Chapter 40
40
A FTER ASSIGNING ANOTHER of the Iflelen to guide the royal party back to Highmount, Wryth fled farther from the sun. He descended a half league to the true heart of the dark god’s domain—and the secret buried there for seven centuries.
He had left Vythaas in his scholarium, where the man intended to split the prioress’s skull and pick through her brain. Vythaas intended to discern what had worked and what had failed in his procedure, all to further hone his method. The Iflelen—like all Shriven—knew knowledge was seldom gained from sudden bursts of insight, but more through painstaking failures and tiny triumphs. Few appreciated the centuries it took to gather what the ancients had abandoned and to shine such artifacts back to life.
Which was especially true for what lay ahead.
Wryth reached a set of tall ebonwood doors, inscribed with the horn’d snaken. As he pushed through, he split the sigil into halves and entered the inner sanctum of the Iflelen. It was not unlike the main hall far above, a dome of polished obsidian. The chamber was also lined by doors marked for various avenues of studies, all pertaining to what this chamber held.
The breadth of the room contained a convoluted web of copper tubes and blown-glass tanks, running and bubbling with arcane alchymicals. It stretched from the arch of the roof to the polished floor.
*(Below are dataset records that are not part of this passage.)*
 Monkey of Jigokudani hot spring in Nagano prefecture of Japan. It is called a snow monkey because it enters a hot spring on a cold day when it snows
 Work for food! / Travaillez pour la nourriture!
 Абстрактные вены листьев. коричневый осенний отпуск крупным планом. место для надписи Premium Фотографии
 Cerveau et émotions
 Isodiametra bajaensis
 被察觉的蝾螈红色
The immense apparatus huffed, steamed, and beat like a living beast.
Four bloodbaernes marked the cardinal points of the Urth’s magnes energies. The bound sacrifices were all children under the age of eleven, stolen from the crowded streets of the city’s Nethers. Such young consecrations were the most potent for the distillation process. Each child lay limp, their chests cleaved open like little windows. Bellows filled their lungs, blowing them up and down, revealing peaks of their beating hearts.
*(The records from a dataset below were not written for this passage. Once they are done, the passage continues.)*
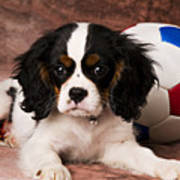 Puppy With Ball Poster by Garry Gay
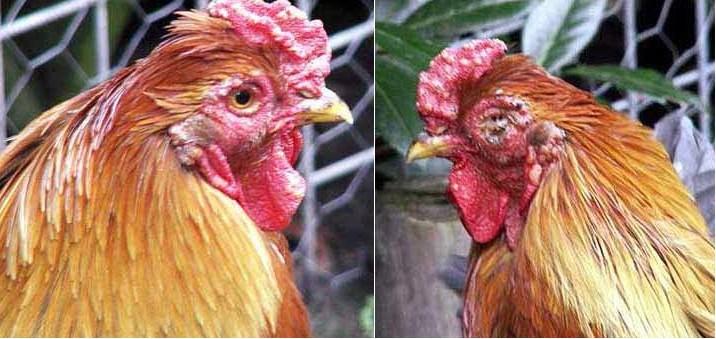 Các hạt mụn có kích thước bằng hạt đậu mọc ở đầu, mào, mắt, miệng gà đó là biểu hiện của bệnh đậu gà.
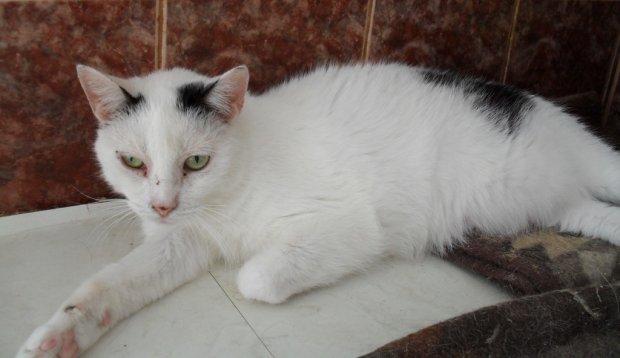 Bobuś, kot do adopcji, ma 15 lat, lubi się tulić, mruczeć, ale boi się obcych.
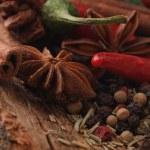 Aroma spice — Stock Photo #14172320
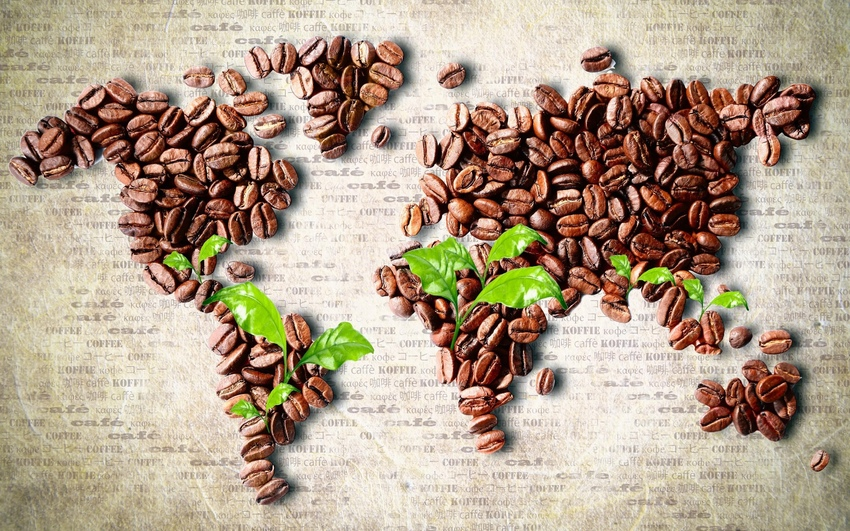 фото натурального кофе в зернах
Their blood ran through the apparatus’s pipes and vessels. Their young cylls were macerated, then purified at each stage, until all that remained was a concentration of lifeforce. According to ancient tomes, those energies were held within tiny particles freed from those torn cylls, invisible motes that the ancients called mytokondrans. The recipe for this potent fuel came from those same texts. Still, it had taken centuries of Iflelen study to refine their methods, through adaptations and advancements—including the incorporation of living sacrifices.
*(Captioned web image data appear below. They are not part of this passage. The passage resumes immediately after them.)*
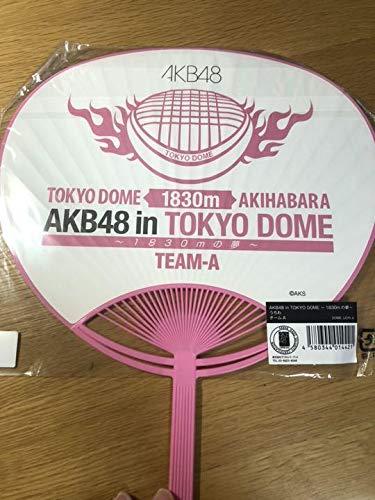 「AKB48」のライブ攻略法ここにあり!最大限に楽しむ方法教えます!ライブ定番曲もマスターしよう♪の画像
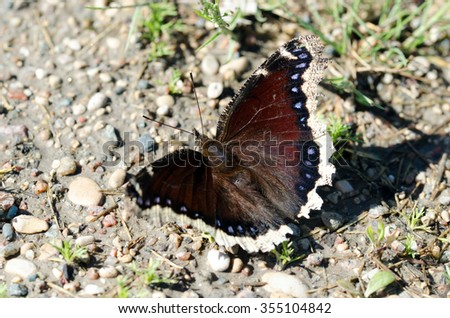 Mourning Cloak Butterfly resting.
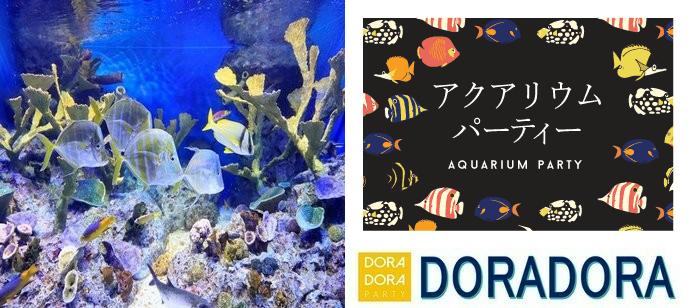 3/21 江ノ島☆飲み友・恋活に最適!出会える新江ノ島水族館合コン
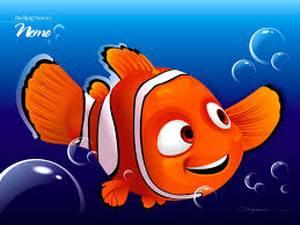 9. Buscando a Nemo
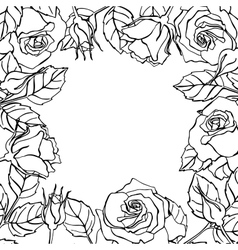 line rose square frame vector image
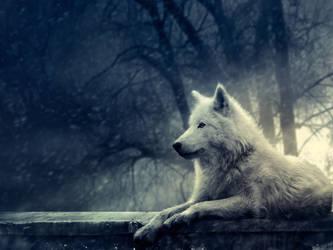 Wolf wallpaper by xxtashy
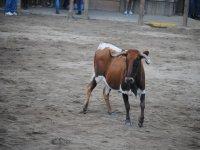 The animal in León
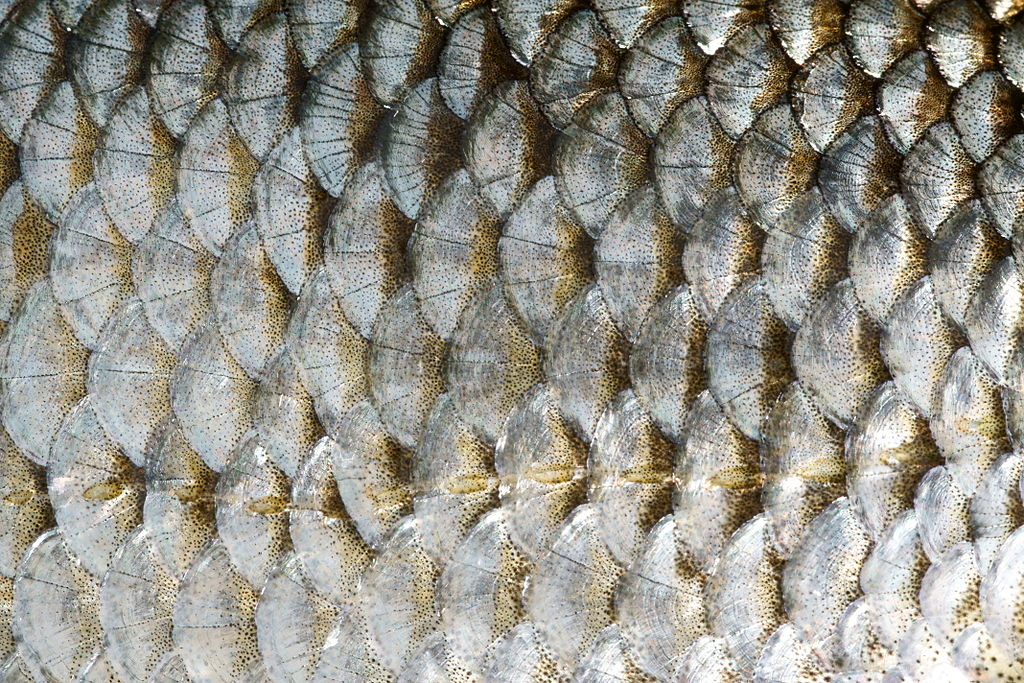 <p><strong>Fig. 4.41.</strong> The overlapping scales of a roach fish (Rutilus rutilus)</p>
Each child lasted five days before succumbing, giving all their life to the hungry copper-and-crystal web. Just a century ago, the same machine had once consumed a child each day, but the Iflelen had improved their methodology over the many years, such was their progress. They also learned how to use those same distilled elixirs to extend their own lives.
Wryth stepped past a small tow-headed girl, her head lolled back, a tube down her throat. He brushed fingers through her hair, silently thanking her for her gift and sacrifice.
He remembered when he had first knelt before the great machine, shortly after swearing fealty to the god ?reyk and joining the Iflelen. That had been sixty-three years ago—but it seemed far longer.
He could barely recall his youth as an acolyte to a Gjoan mystik. He and his mother had escaped the Dominion when he was six, just before he was to be blinded in preparation for his own training to be a mystik in their mountainous stronghold. He fought down the memories of that harrowing time, being chased by Gjoan hunters, the murder of his mother by slavers, his own years of misuse, until he finally ended up at the school of Teassl, on the Islands of Tau on the other side of the Crown.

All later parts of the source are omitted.